• Given request:
Report every line in the data below that contains the string "woman". Treat uppercase and lowercase letters as different.

• Information supplied:
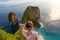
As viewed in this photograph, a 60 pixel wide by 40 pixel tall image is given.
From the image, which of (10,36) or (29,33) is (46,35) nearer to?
(10,36)

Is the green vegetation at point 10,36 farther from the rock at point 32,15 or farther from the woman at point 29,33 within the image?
the woman at point 29,33

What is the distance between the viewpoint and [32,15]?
4547mm

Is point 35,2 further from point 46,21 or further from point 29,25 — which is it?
point 29,25

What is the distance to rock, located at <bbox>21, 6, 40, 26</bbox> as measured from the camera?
14.9 ft

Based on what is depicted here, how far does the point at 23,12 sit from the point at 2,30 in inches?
19.6

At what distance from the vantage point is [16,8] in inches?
182

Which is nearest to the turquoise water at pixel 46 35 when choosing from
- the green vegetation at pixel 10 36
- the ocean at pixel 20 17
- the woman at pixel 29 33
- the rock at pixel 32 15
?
the ocean at pixel 20 17

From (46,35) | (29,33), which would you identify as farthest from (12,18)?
(29,33)

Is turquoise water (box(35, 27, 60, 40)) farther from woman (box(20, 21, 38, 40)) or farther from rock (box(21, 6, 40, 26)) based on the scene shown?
woman (box(20, 21, 38, 40))

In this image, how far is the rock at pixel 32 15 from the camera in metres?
4.54

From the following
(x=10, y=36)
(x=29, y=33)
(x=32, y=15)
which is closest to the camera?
(x=29, y=33)

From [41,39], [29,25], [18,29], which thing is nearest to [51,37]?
[41,39]

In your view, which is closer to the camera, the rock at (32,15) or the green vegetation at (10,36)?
the green vegetation at (10,36)

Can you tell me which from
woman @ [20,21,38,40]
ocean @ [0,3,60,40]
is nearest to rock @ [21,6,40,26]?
ocean @ [0,3,60,40]
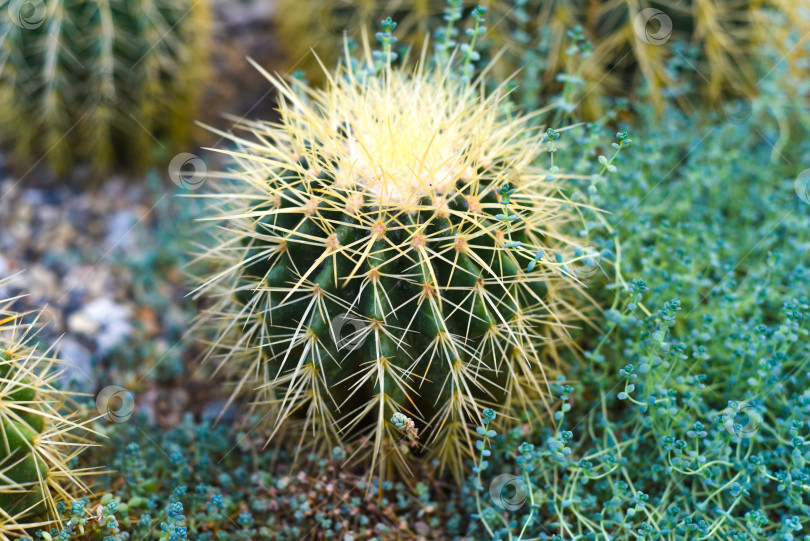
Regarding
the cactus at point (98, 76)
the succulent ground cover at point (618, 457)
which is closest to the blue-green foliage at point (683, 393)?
the succulent ground cover at point (618, 457)

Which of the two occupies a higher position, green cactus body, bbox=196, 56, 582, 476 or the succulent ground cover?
green cactus body, bbox=196, 56, 582, 476

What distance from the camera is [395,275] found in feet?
5.54

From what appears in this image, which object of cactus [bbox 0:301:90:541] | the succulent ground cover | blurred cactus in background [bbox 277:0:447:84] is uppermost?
blurred cactus in background [bbox 277:0:447:84]

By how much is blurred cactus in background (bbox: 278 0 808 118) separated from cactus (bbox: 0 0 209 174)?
64 cm

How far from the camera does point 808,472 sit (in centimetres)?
176

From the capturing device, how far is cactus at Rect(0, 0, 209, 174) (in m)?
2.96

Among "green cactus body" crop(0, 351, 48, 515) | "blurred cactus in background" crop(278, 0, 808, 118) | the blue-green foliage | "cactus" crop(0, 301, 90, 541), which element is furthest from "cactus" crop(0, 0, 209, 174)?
the blue-green foliage

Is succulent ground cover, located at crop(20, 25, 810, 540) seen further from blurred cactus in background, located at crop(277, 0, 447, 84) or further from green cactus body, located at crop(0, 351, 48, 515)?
blurred cactus in background, located at crop(277, 0, 447, 84)

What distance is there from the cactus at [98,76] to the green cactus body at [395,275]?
1500 millimetres

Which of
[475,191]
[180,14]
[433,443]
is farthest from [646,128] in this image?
[180,14]

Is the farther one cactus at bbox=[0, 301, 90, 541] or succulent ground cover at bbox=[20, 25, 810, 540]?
succulent ground cover at bbox=[20, 25, 810, 540]

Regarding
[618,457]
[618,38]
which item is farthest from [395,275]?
[618,38]

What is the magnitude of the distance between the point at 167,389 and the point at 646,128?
2088 mm

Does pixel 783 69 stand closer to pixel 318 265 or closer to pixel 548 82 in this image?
pixel 548 82
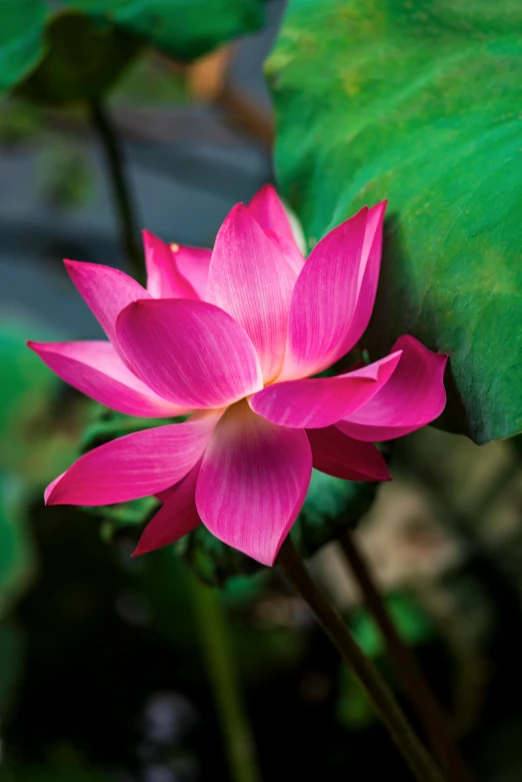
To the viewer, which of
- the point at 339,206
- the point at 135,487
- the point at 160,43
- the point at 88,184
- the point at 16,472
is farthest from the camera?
the point at 88,184

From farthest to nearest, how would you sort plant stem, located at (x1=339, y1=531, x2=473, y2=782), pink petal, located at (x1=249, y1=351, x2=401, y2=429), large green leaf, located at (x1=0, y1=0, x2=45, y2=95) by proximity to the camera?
large green leaf, located at (x1=0, y1=0, x2=45, y2=95)
plant stem, located at (x1=339, y1=531, x2=473, y2=782)
pink petal, located at (x1=249, y1=351, x2=401, y2=429)

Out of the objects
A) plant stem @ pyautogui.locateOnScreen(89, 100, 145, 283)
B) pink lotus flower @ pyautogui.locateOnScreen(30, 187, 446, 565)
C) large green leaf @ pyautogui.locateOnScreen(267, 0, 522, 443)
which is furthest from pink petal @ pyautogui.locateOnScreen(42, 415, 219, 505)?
plant stem @ pyautogui.locateOnScreen(89, 100, 145, 283)

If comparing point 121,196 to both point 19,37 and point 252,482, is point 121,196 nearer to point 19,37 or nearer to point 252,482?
point 19,37

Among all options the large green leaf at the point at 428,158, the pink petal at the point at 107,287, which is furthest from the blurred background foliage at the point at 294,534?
the pink petal at the point at 107,287

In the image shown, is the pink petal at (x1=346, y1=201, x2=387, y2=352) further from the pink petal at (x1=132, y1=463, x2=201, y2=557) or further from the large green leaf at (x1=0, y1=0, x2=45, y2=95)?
the large green leaf at (x1=0, y1=0, x2=45, y2=95)

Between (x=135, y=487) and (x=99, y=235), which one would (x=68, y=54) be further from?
Result: (x=99, y=235)

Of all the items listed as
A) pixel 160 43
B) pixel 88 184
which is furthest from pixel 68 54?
pixel 88 184

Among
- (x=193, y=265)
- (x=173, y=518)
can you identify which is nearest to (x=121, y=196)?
(x=193, y=265)
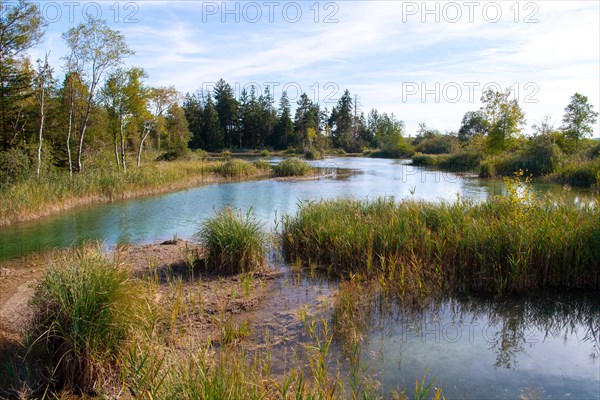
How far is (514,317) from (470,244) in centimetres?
182

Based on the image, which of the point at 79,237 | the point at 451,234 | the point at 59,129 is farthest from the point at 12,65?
the point at 451,234

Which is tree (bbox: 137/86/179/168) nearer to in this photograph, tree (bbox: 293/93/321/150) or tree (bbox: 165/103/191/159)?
tree (bbox: 165/103/191/159)

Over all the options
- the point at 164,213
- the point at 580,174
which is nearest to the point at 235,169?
the point at 164,213

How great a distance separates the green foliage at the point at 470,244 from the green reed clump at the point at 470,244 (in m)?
0.02

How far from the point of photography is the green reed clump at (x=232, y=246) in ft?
28.8

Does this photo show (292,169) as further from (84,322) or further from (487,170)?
(84,322)

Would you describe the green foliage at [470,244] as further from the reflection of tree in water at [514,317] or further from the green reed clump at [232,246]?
the green reed clump at [232,246]

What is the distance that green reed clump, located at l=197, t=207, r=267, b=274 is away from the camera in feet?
28.8

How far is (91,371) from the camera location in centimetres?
457

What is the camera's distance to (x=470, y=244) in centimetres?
838

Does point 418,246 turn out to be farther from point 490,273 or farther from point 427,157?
point 427,157

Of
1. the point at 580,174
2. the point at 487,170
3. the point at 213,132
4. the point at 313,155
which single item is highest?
the point at 213,132

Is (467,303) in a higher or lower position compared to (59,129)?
lower

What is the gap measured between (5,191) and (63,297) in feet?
44.5
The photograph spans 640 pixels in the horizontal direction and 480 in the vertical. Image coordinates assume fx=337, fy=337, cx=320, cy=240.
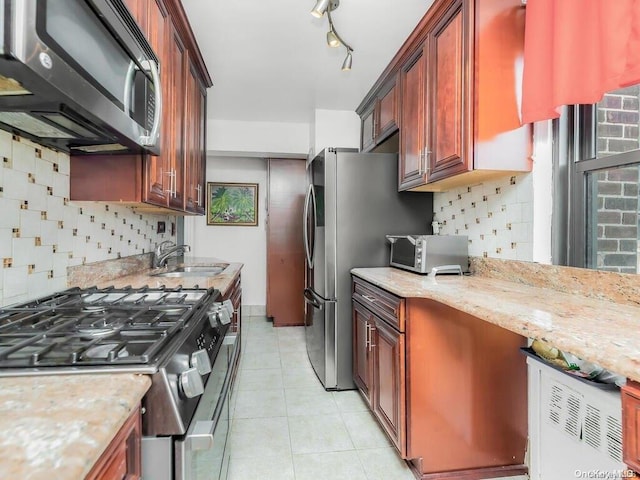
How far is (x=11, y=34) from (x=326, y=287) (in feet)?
6.77

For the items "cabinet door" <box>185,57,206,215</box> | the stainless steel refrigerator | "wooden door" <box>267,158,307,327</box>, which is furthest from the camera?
"wooden door" <box>267,158,307,327</box>

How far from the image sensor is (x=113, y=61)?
38.1 inches

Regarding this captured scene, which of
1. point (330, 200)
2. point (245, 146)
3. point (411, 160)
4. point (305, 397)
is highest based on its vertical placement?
point (245, 146)

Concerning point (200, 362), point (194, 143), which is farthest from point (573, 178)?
point (194, 143)

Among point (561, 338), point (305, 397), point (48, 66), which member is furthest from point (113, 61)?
point (305, 397)

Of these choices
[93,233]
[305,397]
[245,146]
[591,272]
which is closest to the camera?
[591,272]

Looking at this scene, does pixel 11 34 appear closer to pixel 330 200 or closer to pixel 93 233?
pixel 93 233

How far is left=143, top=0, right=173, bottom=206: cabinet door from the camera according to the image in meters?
1.52

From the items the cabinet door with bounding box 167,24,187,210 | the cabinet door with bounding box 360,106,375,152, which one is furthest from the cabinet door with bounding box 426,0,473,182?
the cabinet door with bounding box 167,24,187,210

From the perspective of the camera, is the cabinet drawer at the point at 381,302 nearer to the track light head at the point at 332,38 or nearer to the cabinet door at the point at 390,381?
the cabinet door at the point at 390,381

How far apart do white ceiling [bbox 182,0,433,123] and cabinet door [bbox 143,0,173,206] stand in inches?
14.3

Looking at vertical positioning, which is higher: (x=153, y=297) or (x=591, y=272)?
(x=591, y=272)

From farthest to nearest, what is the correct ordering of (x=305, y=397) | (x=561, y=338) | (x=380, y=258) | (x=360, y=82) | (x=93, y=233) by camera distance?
(x=360, y=82) < (x=380, y=258) < (x=305, y=397) < (x=93, y=233) < (x=561, y=338)

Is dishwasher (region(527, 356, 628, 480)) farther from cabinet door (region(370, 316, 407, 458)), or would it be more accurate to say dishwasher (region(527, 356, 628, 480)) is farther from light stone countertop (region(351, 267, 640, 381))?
cabinet door (region(370, 316, 407, 458))
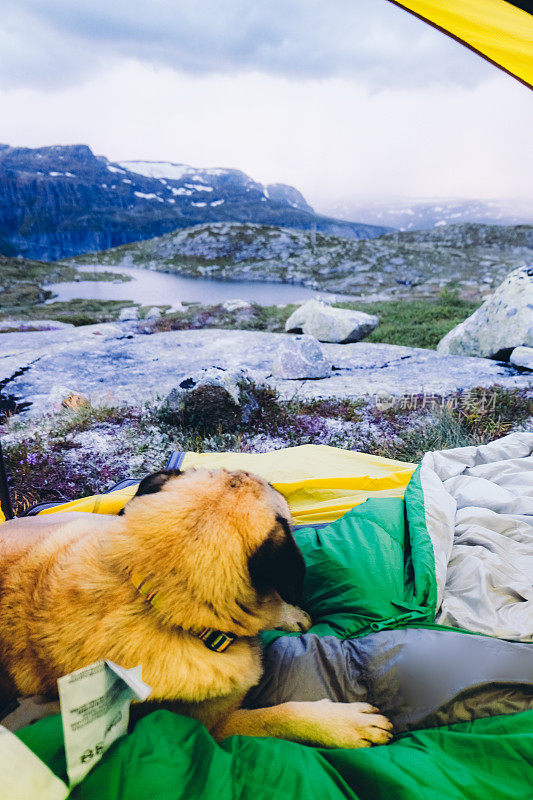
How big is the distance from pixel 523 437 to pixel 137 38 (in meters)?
5.65

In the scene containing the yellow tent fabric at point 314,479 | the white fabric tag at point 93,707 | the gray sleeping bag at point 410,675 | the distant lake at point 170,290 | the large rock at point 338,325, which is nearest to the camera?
the white fabric tag at point 93,707

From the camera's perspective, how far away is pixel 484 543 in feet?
7.22

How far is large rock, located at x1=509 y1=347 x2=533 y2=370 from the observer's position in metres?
7.13

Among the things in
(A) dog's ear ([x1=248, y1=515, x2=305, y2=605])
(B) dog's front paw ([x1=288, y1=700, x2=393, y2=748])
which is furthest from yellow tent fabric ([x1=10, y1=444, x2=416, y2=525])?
(B) dog's front paw ([x1=288, y1=700, x2=393, y2=748])

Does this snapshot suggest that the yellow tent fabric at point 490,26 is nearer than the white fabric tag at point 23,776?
No

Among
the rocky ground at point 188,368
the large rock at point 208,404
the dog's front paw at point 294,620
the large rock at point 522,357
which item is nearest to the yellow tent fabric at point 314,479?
the dog's front paw at point 294,620

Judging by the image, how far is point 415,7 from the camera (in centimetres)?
203

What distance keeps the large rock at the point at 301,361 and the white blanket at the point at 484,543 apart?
4.25 metres

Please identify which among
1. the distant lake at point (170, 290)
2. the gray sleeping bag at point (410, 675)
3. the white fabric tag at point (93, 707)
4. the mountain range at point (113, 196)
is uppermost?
the mountain range at point (113, 196)

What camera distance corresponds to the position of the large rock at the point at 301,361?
7141 mm

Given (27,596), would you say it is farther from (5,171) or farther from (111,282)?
(5,171)

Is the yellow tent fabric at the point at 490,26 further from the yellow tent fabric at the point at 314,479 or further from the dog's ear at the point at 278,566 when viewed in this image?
the yellow tent fabric at the point at 314,479

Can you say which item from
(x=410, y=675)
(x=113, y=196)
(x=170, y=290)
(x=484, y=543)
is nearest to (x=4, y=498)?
(x=410, y=675)

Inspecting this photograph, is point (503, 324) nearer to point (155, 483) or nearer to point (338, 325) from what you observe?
point (338, 325)
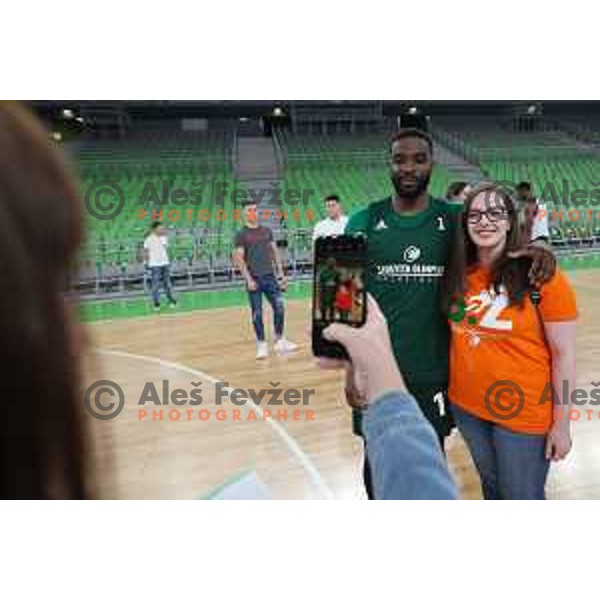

• Task result:
Is the green vegetation at point 10,36 farther from the rock at point 32,15 or farther from the woman at point 29,33 within the image?
the woman at point 29,33
- the woman at pixel 29 33
Is turquoise water (box(35, 27, 60, 40)) farther from woman (box(20, 21, 38, 40)) or farther from rock (box(21, 6, 40, 26)) based on the scene shown?
woman (box(20, 21, 38, 40))
woman @ [20,21,38,40]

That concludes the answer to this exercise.